Senate Source

February 2011

Faculty Groups Explore Streamlining Transfer


In November and December of 2010, the University of California Office of the President and systemwide Academic Senate convened meetings of faculty in five disciplines from all nine undergraduate campuses to discuss lower-division major preparation. The meetings explored commonalities among major requirements at different campuses with the aim of facilitating a successful transition to UC for transfer students. While UC is extraordinarily successful in recruiting and retaining transfer students, anecdotal reports indicate that would-be transfer students have difficulty deciphering major requirements and that some of these students must take additional courses after they enroll before they can begin work in their majors. Such challenges arise in part from differences in departmental curricula between campuses.


For years, the Legislature has urged UC to simplify and streamline the transfer process. The Transfer Preparation Paths online tool is one way that UC has responded. It provides information to prospective transfer students about how to prepare for specific majors (so far, the top 21). The paths highlight significant differences across UC campuses. In a related action, the Senate previously approved Senate Regulation 477 as another tool to streamline transfer articulation. It provides that when four campuses agree to accept a course as transferable preparation for a major it will be considered transferable for the same major on all campuses unless a department announces within a year that it will not accept the course.


In 2010, the legislature passed SB 1440 requiring that the California Community Colleges develop Associate Degrees for Transfer, which would guarantee admission to a specified major at CSU, and AB 2302 requesting that UC work with the CCC to develop associate degrees for transfer to UC. In response, the Commission on the Future identified streamlining transfer as one of the goals that the University should pursue, and President Yudof asked the Senate to examine the topic. Working with the Division of Academic Affairs in the Office of the President, the Senate has begun to examine its degree requirements across the campuses in the most popular majors.


The Senate and Academic Affairs jointly convened groups of faculty in mathematics, biological sciences, history, psychology, and computer science to explore whether they might create common lower division major prerequisites. These majors are among the most popular transfer majors and represent a range of disciplines and complexity. The meetings were productive and revealed significant commonalities across the campuses. Four of the five majors found substantial overlap in their requirements to the extent that one group is considering adopting a uniform textbook for an introductory course, although one major found too many differences to strive for consistency, rooted in substantively different approaches and emphases within the field.

"We strongly recommend that UCOP continue to fund efforts to convene additional disciplines from the twenty high-demand transfer majors,” stated Senate Chair Daniel Simmons. He also emphasized that any revisions to individual departments’ requirements for pre-major requirements must be managed through normal Senate procedures on the campus involved.


In addition, Simmons noted that through its participation in the Intersegmental Committee of the Academic Senates (ICAS), the Senate will communicate to CCC and CSU faculty the results of the internal UC conversations so that they can incorporate information about UC’s expectations into the design of transfer degrees under SB 1440. "We will recommend that undergraduate programs examine CCC’s proposals for transfer degrees to determine whether they meet their major requirements," he said. "Student Affairs staff have also participated in discussions with CSU and the Community Colleges through the Course Identification Numbering (C-ID) project that is identifying Community College courses that are transferable into majors at CSU."


Finally, an ad hoc committee consisting of members of BOARS, UCEP, and UCOPE considered whether UC could adopt CSU’s GE Breadth pattern of general education courses as an alternative to the Intersegmental General Education Transfer Curriculum (IGETC) as a means to simplify transfer requirements and as a step toward unifying the two GE paths.
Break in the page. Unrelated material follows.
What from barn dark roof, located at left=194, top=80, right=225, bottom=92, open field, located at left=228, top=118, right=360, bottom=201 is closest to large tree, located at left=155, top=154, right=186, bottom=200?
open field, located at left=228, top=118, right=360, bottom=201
The ad hoc committee did not recommend further pursuit of this idea for several reasons. First, UC highly values the IGETC writing requirement, which is not included in GE Breadth, and is critical for success at UC. Second, the ad hoc committee was concerned that the proposal did not address the issue of adequate major preparation, a concern that was validated in the disciplinary meetings convened in the fall. The math, biology, and computer science groups all noted that students who are advised to focus on completing GE courses do not take enough science and mathematics courses before they transfer, resulting in heavy science and math course loads at UC, and increasing time-to-degree. The ad-hoc committee has proposed that BOARS develop Comprehensive Review guidelines for selecting transfer students with criteria for admission that are grounded in major preparation, supplemented with a sufficient number of GE courses. Admissions criteria would be designed for each major to select those transfer students with the strongest preparation to complete a major in two years.